**What to work on**
Set down the material once more, exactly as it appears.
## START Given data
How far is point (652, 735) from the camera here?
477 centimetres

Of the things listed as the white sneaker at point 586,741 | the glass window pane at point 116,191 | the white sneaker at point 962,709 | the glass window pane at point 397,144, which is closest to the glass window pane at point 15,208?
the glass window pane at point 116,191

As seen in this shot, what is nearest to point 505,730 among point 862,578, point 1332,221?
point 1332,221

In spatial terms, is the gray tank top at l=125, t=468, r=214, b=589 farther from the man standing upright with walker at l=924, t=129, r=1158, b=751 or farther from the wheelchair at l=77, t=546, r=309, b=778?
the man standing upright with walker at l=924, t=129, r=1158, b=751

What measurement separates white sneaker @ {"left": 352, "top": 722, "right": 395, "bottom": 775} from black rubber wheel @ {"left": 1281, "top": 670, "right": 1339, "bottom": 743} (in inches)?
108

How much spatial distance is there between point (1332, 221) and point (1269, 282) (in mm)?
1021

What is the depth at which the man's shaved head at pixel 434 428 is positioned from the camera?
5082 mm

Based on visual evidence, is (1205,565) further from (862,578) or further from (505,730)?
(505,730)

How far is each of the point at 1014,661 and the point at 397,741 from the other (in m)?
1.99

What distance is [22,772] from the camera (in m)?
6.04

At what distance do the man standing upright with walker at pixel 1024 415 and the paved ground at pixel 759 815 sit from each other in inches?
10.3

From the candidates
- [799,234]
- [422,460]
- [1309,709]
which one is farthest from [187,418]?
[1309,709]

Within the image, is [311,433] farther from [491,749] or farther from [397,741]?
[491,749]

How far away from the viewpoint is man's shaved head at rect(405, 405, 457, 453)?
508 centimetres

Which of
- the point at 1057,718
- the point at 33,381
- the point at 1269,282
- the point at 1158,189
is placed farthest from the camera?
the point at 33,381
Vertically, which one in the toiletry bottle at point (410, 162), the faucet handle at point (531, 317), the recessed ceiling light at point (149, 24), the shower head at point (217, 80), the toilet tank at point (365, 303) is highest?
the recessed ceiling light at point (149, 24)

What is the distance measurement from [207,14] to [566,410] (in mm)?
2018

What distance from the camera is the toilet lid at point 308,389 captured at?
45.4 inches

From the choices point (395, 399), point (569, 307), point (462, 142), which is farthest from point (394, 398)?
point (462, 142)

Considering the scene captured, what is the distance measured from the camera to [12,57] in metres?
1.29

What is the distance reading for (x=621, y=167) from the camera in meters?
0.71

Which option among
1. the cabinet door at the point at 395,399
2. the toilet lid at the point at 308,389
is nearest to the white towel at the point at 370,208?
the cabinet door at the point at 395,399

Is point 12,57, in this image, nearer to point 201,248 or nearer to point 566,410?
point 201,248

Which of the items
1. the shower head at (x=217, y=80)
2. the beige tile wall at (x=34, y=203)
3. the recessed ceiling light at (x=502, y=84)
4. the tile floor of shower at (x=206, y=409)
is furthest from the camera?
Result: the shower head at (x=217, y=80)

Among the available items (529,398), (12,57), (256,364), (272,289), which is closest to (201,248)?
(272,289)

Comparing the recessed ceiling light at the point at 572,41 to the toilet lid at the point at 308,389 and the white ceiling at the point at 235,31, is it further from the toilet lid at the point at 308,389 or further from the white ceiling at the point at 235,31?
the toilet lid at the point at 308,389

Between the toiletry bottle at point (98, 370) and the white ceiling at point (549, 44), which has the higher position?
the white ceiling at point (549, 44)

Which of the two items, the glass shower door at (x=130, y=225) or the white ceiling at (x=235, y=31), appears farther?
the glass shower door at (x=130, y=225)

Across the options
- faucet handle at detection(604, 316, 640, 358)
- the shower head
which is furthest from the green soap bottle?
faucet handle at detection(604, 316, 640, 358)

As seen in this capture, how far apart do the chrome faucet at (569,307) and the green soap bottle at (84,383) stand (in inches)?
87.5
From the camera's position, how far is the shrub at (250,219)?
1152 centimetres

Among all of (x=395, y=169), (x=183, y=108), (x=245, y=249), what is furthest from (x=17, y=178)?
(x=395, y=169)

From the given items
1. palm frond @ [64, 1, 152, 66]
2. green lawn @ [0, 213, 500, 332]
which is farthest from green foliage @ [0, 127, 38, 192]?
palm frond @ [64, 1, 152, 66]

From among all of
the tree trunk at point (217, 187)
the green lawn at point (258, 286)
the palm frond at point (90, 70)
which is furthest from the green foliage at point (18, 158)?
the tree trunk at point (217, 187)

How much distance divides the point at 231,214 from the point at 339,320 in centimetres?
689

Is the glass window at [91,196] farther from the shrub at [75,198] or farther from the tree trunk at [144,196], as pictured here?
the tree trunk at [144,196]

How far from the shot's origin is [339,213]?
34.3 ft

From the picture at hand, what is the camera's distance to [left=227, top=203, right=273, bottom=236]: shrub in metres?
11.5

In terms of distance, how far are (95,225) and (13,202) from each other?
## END Given data
**Written answer**
How far is point (652, 735) from the camera here?
477 centimetres

Of the things listed as the white sneaker at point 586,741 | the glass window pane at point 116,191 | the white sneaker at point 962,709 | the glass window pane at point 397,144, which is closest to the glass window pane at point 15,208?
the glass window pane at point 116,191

As seen in this shot, what is nearest to point 505,730 among point 862,578, point 1332,221?
point 1332,221

In spatial terms, is the gray tank top at l=125, t=468, r=214, b=589 farther from the man standing upright with walker at l=924, t=129, r=1158, b=751 or farther from the wheelchair at l=77, t=546, r=309, b=778?
the man standing upright with walker at l=924, t=129, r=1158, b=751

What measurement separates white sneaker @ {"left": 352, "top": 722, "right": 395, "bottom": 775} from black rubber wheel @ {"left": 1281, "top": 670, "right": 1339, "bottom": 743} (in inches)?
108

How much spatial distance is there between point (1332, 221) and point (1269, 282) (in mm)?
1021

What is the depth at which the man's shaved head at pixel 434 428 is positioned from the camera?
5082 mm

Based on visual evidence, is (1205,565) further from (862,578) or further from (505,730)?
(505,730)

How far is each of the point at 1014,661 and the point at 397,741 from the other (in m)?
1.99

What distance is [22,772] from the camera (in m)?
6.04

At what distance do the man standing upright with walker at pixel 1024 415 and the paved ground at pixel 759 815 sit from each other in inches?
10.3

From the candidates
- [799,234]
- [422,460]
- [1309,709]
which one is farthest from [187,418]?
[1309,709]

Within the image, is [311,433] farther from [491,749] or farther from [397,741]?
[491,749]

How far away from the viewpoint is man's shaved head at rect(405, 405, 457, 453)?
508 centimetres

Which of
- the point at 1057,718
- the point at 33,381
- the point at 1269,282
- the point at 1158,189
is placed farthest from the camera?
the point at 33,381
Vertically, which one in the toiletry bottle at point (410, 162), the faucet handle at point (531, 317), the recessed ceiling light at point (149, 24), the shower head at point (217, 80), the toilet tank at point (365, 303) is highest?
the recessed ceiling light at point (149, 24)

What is the distance measurement from [207,14] to [566,410] (in mm)?
2018

What distance from the camera is the toilet lid at point 308,389 captured at?
45.4 inches

From the choices point (395, 399), point (569, 307), point (462, 142), which is farthest from point (394, 398)?
point (462, 142)

Considering the scene captured, what is the distance measured from the camera to [12,57] in metres?
1.29

What is the distance reading for (x=621, y=167) from the camera in meters?
0.71

Which option among
1. the cabinet door at the point at 395,399
2. the toilet lid at the point at 308,389
is nearest to the white towel at the point at 370,208?
the cabinet door at the point at 395,399

Is point 12,57, in this image, nearer to point 201,248 or nearer to point 566,410?
point 201,248

Which of the items
1. the shower head at (x=217, y=80)
2. the beige tile wall at (x=34, y=203)
3. the recessed ceiling light at (x=502, y=84)
4. the tile floor of shower at (x=206, y=409)
is furthest from the camera?
Result: the shower head at (x=217, y=80)

Among the available items (529,398), (12,57), (256,364), (272,289), which is closest to (201,248)?
(272,289)

Comparing the recessed ceiling light at the point at 572,41 to the toilet lid at the point at 308,389 and the white ceiling at the point at 235,31, is it further from the toilet lid at the point at 308,389 or further from the white ceiling at the point at 235,31?
the toilet lid at the point at 308,389

Between the toiletry bottle at point (98, 370) and the white ceiling at point (549, 44), which has the higher position?
the white ceiling at point (549, 44)

Which of the two items, the glass shower door at (x=130, y=225) or the white ceiling at (x=235, y=31), appears farther?
the glass shower door at (x=130, y=225)

Across the options
- faucet handle at detection(604, 316, 640, 358)
- the shower head
which is furthest from the green soap bottle?
faucet handle at detection(604, 316, 640, 358)

As seen in this capture, how far apart do the chrome faucet at (569,307) and the green soap bottle at (84,383) stand (in inches)?
87.5
From the camera's position, how far is the shrub at (250,219)?
1152 centimetres

Among all of (x=395, y=169), (x=183, y=108), (x=245, y=249), what is furthest from (x=17, y=178)?
(x=395, y=169)

From the given items
1. palm frond @ [64, 1, 152, 66]
2. green lawn @ [0, 213, 500, 332]
which is farthest from green foliage @ [0, 127, 38, 192]?
palm frond @ [64, 1, 152, 66]

From among all of
the tree trunk at point (217, 187)
the green lawn at point (258, 286)
the palm frond at point (90, 70)
which is furthest from the green foliage at point (18, 158)?
the tree trunk at point (217, 187)

How much distance divides the point at 231,214 from the point at 339,320 in centimetres?
689

Is the glass window at [91,196] farther from the shrub at [75,198] or farther from the tree trunk at [144,196], as pictured here?
the tree trunk at [144,196]

How far from the shot's origin is [339,213]?
34.3 ft

From the picture at hand, what is the camera's distance to [left=227, top=203, right=273, bottom=236]: shrub in metres?
11.5

In terms of distance, how far are (95,225) and (13,202) from each other?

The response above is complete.